Open ksuszka opened 1 year ago
This sounds like an issue with Iceoryx more than an issue with Cyclone itself: we just use the Iceoryx API to publish data and subscribe to it. It would be good to see whether the Iceoryx guys agree with that initial assessment.
I am not sure whom to ping for help, perhaps @elBoberido?
@ksuszka what do you mean with aborting the execution abruptly? Is there still a graceful shutdown or is the application killed.
@eboasson this error happens when the chunks taken from the subscriber are not released. Every time a chunk is taken out of the queue it is internally stored in a fixed size used chunk list. When the list is full and there is no space for further tracking the subscriber will immediately release the chunk and return with the TOO_MANY_CHUNKS_HELD_IN_PARALLEL
error. It might be a problem in the rmw implementation but I'm not quite sure whom to ask.

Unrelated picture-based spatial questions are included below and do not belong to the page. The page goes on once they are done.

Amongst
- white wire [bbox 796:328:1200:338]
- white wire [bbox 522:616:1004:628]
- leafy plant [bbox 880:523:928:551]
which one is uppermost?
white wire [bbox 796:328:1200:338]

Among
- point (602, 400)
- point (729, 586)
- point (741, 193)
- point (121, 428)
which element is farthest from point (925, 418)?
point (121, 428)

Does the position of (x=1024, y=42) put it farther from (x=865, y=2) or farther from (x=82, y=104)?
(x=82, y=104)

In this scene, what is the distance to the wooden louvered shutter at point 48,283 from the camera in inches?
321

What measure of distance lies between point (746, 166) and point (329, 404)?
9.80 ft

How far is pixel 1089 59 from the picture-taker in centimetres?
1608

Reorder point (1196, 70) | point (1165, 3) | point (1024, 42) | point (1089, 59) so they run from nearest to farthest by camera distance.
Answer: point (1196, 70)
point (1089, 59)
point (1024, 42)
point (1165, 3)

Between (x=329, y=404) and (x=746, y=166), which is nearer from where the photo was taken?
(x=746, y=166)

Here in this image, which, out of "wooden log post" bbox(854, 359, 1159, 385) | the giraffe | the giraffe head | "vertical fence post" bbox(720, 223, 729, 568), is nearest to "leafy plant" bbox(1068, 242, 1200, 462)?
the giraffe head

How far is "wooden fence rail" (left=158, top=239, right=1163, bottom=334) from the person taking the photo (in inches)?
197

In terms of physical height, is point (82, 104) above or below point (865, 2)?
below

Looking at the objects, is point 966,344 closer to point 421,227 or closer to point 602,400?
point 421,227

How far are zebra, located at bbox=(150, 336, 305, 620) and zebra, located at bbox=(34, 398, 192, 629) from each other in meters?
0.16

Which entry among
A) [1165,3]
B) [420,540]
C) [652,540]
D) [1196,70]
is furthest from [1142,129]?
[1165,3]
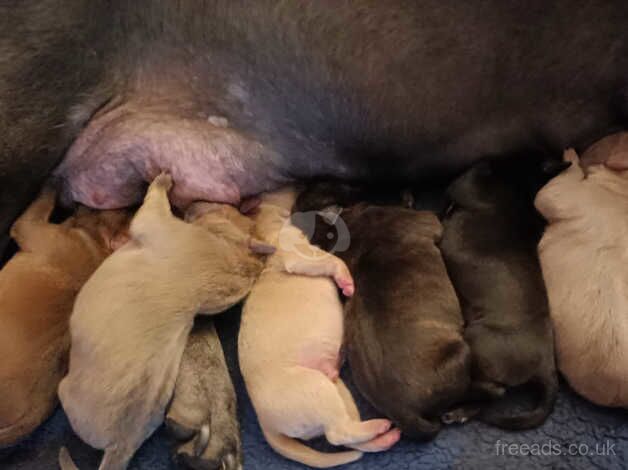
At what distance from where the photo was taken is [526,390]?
154cm

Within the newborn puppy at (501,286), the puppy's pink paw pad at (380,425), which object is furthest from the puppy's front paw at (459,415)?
the puppy's pink paw pad at (380,425)

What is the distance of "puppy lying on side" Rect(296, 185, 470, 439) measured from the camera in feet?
4.69

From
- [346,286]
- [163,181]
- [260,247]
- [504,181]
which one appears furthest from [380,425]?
[163,181]

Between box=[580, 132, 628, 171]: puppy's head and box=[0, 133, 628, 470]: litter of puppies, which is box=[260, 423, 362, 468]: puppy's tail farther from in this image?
box=[580, 132, 628, 171]: puppy's head

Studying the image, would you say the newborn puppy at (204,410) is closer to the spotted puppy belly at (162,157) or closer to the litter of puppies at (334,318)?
the litter of puppies at (334,318)

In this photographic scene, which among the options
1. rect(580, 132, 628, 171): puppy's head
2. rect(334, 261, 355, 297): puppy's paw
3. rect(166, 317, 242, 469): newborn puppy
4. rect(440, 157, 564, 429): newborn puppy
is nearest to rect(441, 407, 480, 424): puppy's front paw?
rect(440, 157, 564, 429): newborn puppy

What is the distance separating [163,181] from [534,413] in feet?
2.70

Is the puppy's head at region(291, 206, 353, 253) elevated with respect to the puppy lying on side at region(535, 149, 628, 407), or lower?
lower

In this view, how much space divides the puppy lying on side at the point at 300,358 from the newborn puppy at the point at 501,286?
0.61 ft

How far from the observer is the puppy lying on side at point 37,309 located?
4.93 ft

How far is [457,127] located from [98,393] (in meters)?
0.83

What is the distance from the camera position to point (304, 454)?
59.0 inches

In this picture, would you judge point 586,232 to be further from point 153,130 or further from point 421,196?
→ point 153,130

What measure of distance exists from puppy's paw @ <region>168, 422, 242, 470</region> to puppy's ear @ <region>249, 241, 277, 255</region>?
343 millimetres
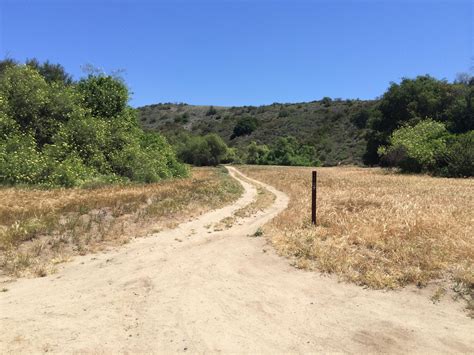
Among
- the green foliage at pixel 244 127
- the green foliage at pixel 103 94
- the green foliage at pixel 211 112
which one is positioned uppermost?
the green foliage at pixel 211 112

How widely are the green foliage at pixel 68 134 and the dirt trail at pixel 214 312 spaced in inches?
484

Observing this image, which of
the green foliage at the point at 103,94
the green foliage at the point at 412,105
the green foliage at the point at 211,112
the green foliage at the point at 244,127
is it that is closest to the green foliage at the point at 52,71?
the green foliage at the point at 103,94

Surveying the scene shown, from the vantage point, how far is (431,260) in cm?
770

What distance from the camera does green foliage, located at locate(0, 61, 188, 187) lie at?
19859 mm

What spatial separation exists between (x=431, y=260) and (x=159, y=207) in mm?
8359

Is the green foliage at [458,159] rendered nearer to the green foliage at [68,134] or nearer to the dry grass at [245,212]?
the dry grass at [245,212]

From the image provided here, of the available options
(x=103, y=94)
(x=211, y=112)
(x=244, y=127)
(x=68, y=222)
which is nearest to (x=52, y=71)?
(x=103, y=94)

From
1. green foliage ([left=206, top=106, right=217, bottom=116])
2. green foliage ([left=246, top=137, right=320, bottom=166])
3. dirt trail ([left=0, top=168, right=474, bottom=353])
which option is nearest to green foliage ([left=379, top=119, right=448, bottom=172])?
green foliage ([left=246, top=137, right=320, bottom=166])

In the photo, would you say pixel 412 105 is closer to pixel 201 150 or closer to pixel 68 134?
pixel 201 150

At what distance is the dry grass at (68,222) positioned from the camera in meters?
9.01

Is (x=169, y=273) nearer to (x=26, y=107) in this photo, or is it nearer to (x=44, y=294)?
(x=44, y=294)

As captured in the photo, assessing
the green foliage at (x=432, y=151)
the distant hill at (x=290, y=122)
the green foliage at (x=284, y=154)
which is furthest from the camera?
the distant hill at (x=290, y=122)

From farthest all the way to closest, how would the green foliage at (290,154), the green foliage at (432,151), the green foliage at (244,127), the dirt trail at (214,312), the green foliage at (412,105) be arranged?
the green foliage at (244,127) < the green foliage at (290,154) < the green foliage at (412,105) < the green foliage at (432,151) < the dirt trail at (214,312)

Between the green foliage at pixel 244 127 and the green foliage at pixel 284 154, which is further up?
the green foliage at pixel 244 127
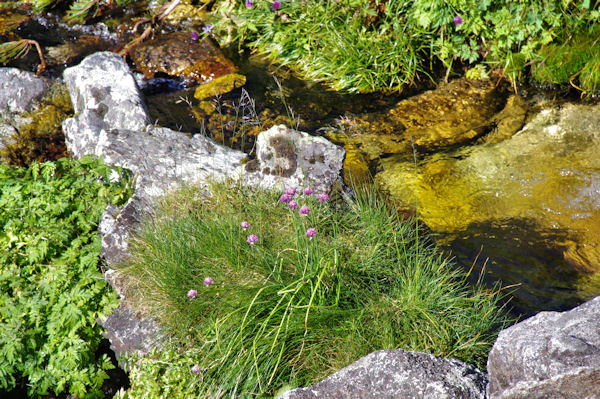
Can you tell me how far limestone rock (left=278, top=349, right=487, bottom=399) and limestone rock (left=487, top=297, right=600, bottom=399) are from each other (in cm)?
14

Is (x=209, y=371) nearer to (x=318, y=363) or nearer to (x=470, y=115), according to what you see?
(x=318, y=363)

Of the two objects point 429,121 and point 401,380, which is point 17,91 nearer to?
point 429,121

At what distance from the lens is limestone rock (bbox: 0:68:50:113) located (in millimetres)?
5766

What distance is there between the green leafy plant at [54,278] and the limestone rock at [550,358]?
2560mm

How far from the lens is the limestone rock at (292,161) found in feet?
13.7

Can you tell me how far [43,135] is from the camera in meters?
5.71

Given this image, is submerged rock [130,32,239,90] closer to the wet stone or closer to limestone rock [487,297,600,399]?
the wet stone

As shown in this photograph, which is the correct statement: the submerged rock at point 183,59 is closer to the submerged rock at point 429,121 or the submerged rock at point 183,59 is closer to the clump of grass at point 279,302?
the submerged rock at point 429,121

@elBoberido it throws an exception: https://github.com/ksuszka/cyclonedds_iceoryx_memory_leak/blob/d92c07b7c3400bafcfffbc9dd59f62afc638693a/test_publisher/main.cpp#L16
Writing here just to link the issues ;)
We are also experiencing memory leaks that might be / might not be related to CycloneDDS, more information here: https://github.com/ros2/geometry2/pull/630#issuecomment-1808003236
FYI, for us (with @nachovizzo) the root cause was actually with tf2: https://github.com/ros2/geometry2/pull/636
Bug report
Required Info:
Steps to reproduce issue
I prepared separate repo with two very simple applications (publisher/subscriber) to show the issue. https://github.com/ksuszka/cyclonedds_iceoryx_memory_leak/tree/chunks-leak
Using this repo: Build docker image:
Open four terminal windows. In the first terminal window run:
In the second terminal window run:
In the third terminal window run:
In the fourth terminal window again run:
And wait a minute.
After some time you will most likely start to get errors:
Expected behavior
Messages which cannot be processed due to a slow subscriber are dropped silently.
Actual behavior
Messages which cannot be processed due to a slow subscriber are dropped silently for a few seconds and then Iceoryx errors start to appear.
Additional information
In this example a really slow subscriber has a QoS with a history depth slightly smaller (250) than the maximum history depth available in the precompiled ros-humble-iceoryx-* package (256). When subscriber's queue is filled up it should stay at a constant size and it is mostly the case if there is a single very fast publisher. If there are multiple parallel publishers is starts to slowly leak, what can be observed with the iox-introspection-client (if it is compiled separately).
The issue is easily reproducible if publishers abort execution abruptly (this method is used in the example repository), however AFAIK it is not a requirement for the issue to occur. We noticed the issue with leaking chunks in our system which has a few dozen of nodes and then we tried to find an easily reproducible, simple case.
For more background, we found this issue due to another possible bug: https://github.com/ros2/geometry2/pull/630. That bug makes tf_buffer a really slow reader of the /parameter_events topic. This topic has QoS history of 1000 so it cannot be even handled at the moment with the default Iceoryx limits. We recompiled Iceoryx with history depth of 4096 and the system seemed to work fine for a few hours, but after a few hours we started to get errors that too many chunks were held in parallel on topic /parameter_events which didn't make sense. But then we observed with the iox-introspection-client that if you start some simple random node with the default parameters handling, and next you start to spawn and close in parallel other, unrelated nodes that broadcast their parameters, the number of memory chunks held by the first node slowly and randomly increases over time.